Whether you are already a homeowner or thinking about buying your first home, the new tax laws—officially known as the Tax Cuts and Jobs Act (TCJA)—will challenge how you think about your home loans, especially your Home Equity Line of Credit (HELOC).
In addition to flatter tax brackets, TCJA eliminates many popular deductions for individual taxpayers, and puts new limits on those that remain. Whether you benefit from these changes. and to what degree, will be a function of where you live, how much debt you currently owe, who makes up your household, the type of debt you have, and how much you make.
To understand exactly how you will be impacted, you will need to work through a projection with a tax professional. Until you do, here is a summary of some of the key home-related changes.
Mortgage interest remains deductible for most homeowners. The deduction is available on acquisition indebtedness – debt incurred in acquiring, constructing, or substantially improving a qualified residence – that does not exceed a total of $750,000. The previous cap on total mortgage debt of $1 million remains in effect for existing mortgage holders.
Property, state income, and local taxes, which had been deductible on your federal return, are now limited to $10,000. This is especially significant for individuals living in states with high income taxes and those in areas with high property taxes.

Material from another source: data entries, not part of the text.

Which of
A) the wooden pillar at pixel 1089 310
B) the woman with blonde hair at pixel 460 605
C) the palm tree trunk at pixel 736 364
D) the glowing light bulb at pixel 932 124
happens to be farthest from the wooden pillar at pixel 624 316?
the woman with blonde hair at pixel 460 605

Interest on home equity lines of credit, may no longer be tax deductible. This takes effect for tax years beginning after December 31, 2017, and the suspension remains in effect until 2025.

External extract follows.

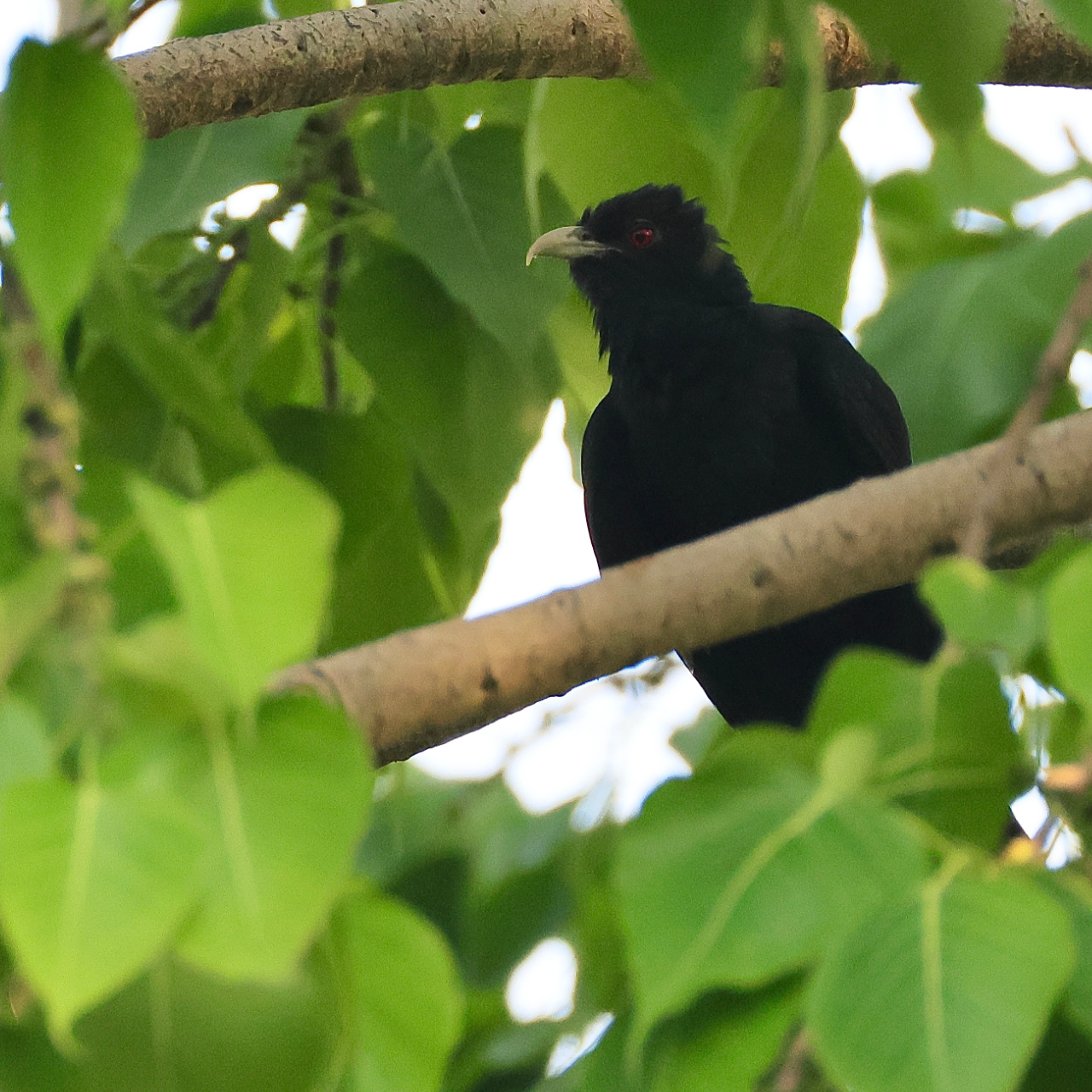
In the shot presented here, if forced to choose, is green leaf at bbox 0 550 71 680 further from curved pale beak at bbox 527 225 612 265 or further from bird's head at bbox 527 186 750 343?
bird's head at bbox 527 186 750 343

Offsetting the elimination of these deductions is a jump in the standard deduction. For 2018, the standard deduction will rise to $12,000 for individual filers and $24,000 for those who are married and filing jointly. For many households, this boost could more than offset the loss in their itemized deductions and lower their overall federal tax bill, even after their home-related deductions disappear.
But What About Those HELOCs?
Homeowners with home equity-based debt may want to meet with their Loan Officers, as soon as possible. With the Federal Reserve expected to raise the level of interest rates three times this coming year and most HELOCs priced to move up with them, the attractiveness of this type of loan would have diminished even without TCJA. Now without the deduction, HELOCs are likely to be even more expensive to use versus other alternatives.
Chief among the alternatives is a cash out refinance. With long-term mortgage rates still low, this type of borrowing enables HELOC users to retire their home equity loan product and combine the outstanding balance into a larger mortgage. Assuming the new mortgage does not exceed the $750,000 threshold, the interest paid would then qualify for the deduction for those still planning to itemize.
Given the degree to which the standard deduction rose, after meeting with your Loan Officer you should also discuss your circumstances with your tax professional to determine what course of action will lead to the best after-tax outcome for you.